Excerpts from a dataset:
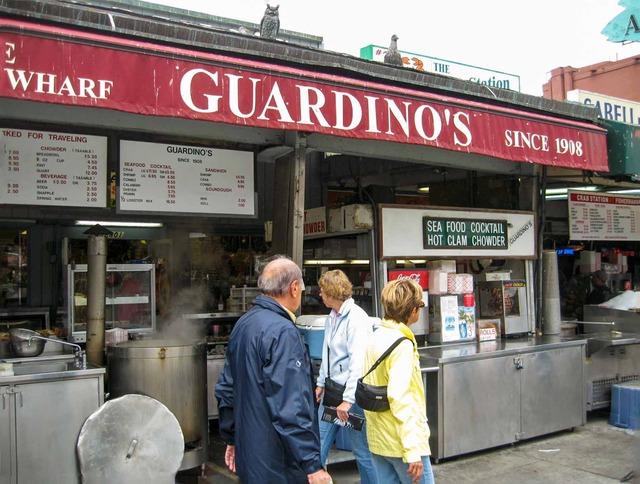 Guardino's_店頭 2_edit
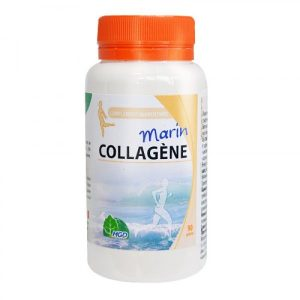 Mgd Collagene Marin 90 gélules
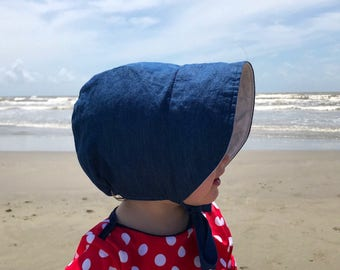 Baby Bonnet, Baby Sunbonnet, Chambray Bonnet, Cotton Baby Hat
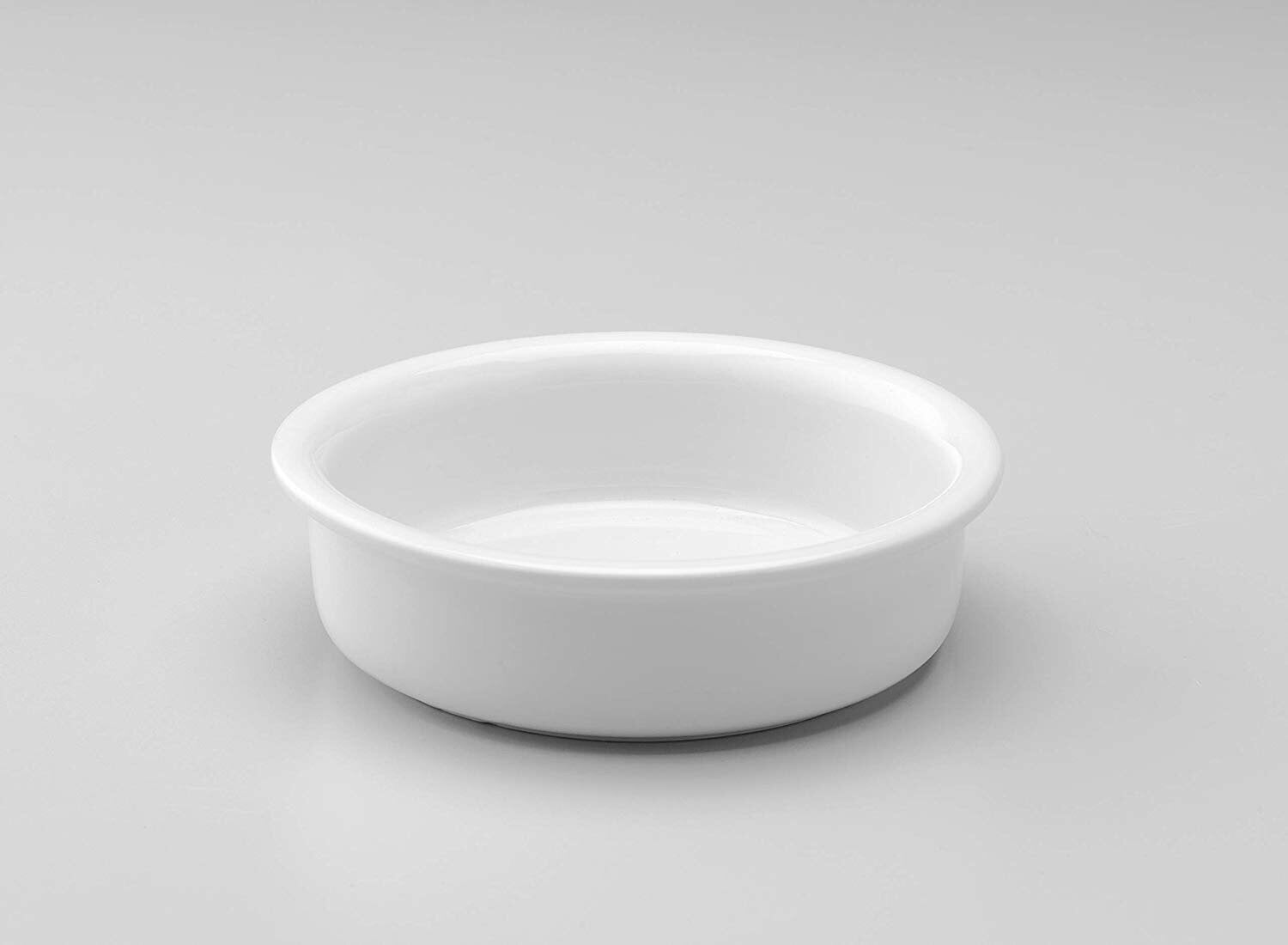 INSERT IN PORCELAIN , 16 CM - Mabrook Hotel Supplies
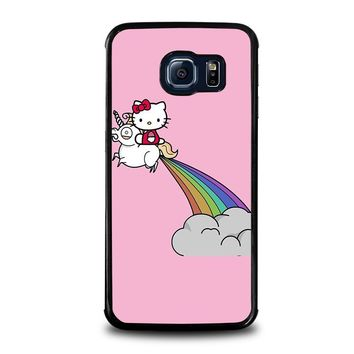 HELLO KITTY UNICORN Samsung Galaxy S6 Edge Case Cover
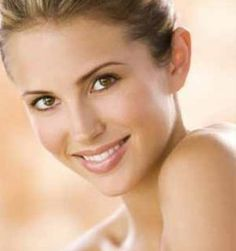 8 Home Remedies For Glowing Skin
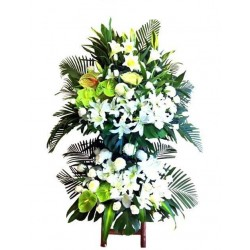 Sympathy Flowers arrangement 2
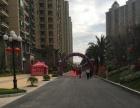 旺铺出租 恒大绿洲一层 商业街卖场 184平米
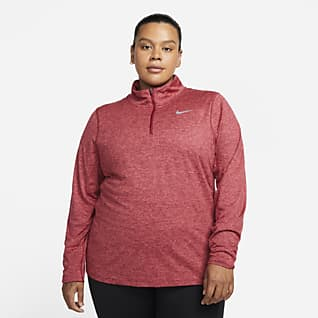 Nike Hardlooptop met halflange rits voor dames (grote maten)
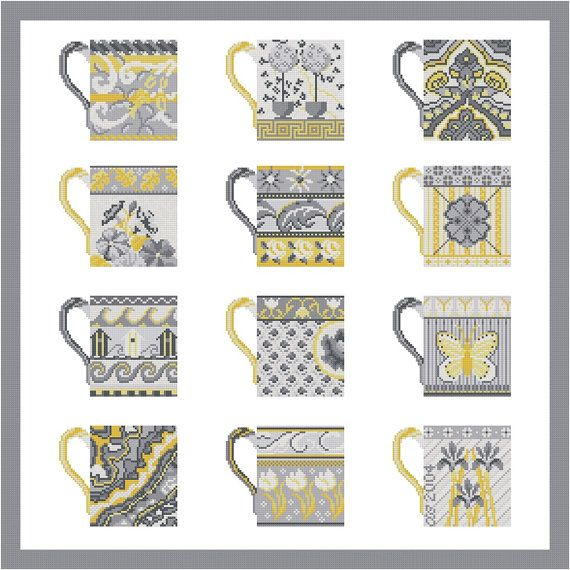 Cross stitch pattern GREY CUPS  yellowgrey wall by anetteeriksson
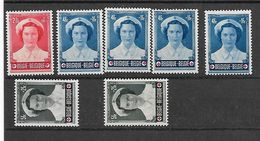 België Betere Zegels Zonder Gom  Uit Reeks 912/917 - Belgique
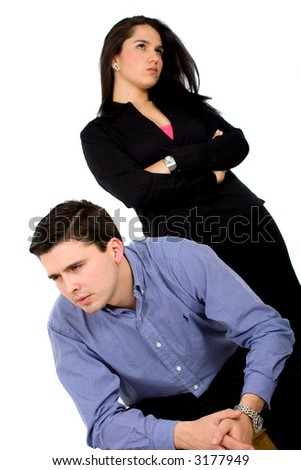 couple in an argument over a white background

--- Problem to work on ---
The task calls for every record to be transcribed exactly, with no images included.

--- Output ---
 Guardino's_店頭 2_edit
 Mgd Collagene Marin 90 gélules
 Baby Bonnet, Baby Sunbonnet, Chambray Bonnet, Cotton Baby Hat
 INSERT IN PORCELAIN , 16 CM - Mabrook Hotel Supplies
 HELLO KITTY UNICORN Samsung Galaxy S6 Edge Case Cover
 8 Home Remedies For Glowing Skin
 Sympathy Flowers arrangement 2
 旺铺出租 恒大绿洲一层 商业街卖场 184平米
 Nike Hardlooptop met halflange rits voor dames (grote maten)
 Cross stitch pattern GREY CUPS  yellowgrey wall by anetteeriksson
 België Betere Zegels Zonder Gom  Uit Reeks 912/917 - Belgique
 couple in an argument over a white background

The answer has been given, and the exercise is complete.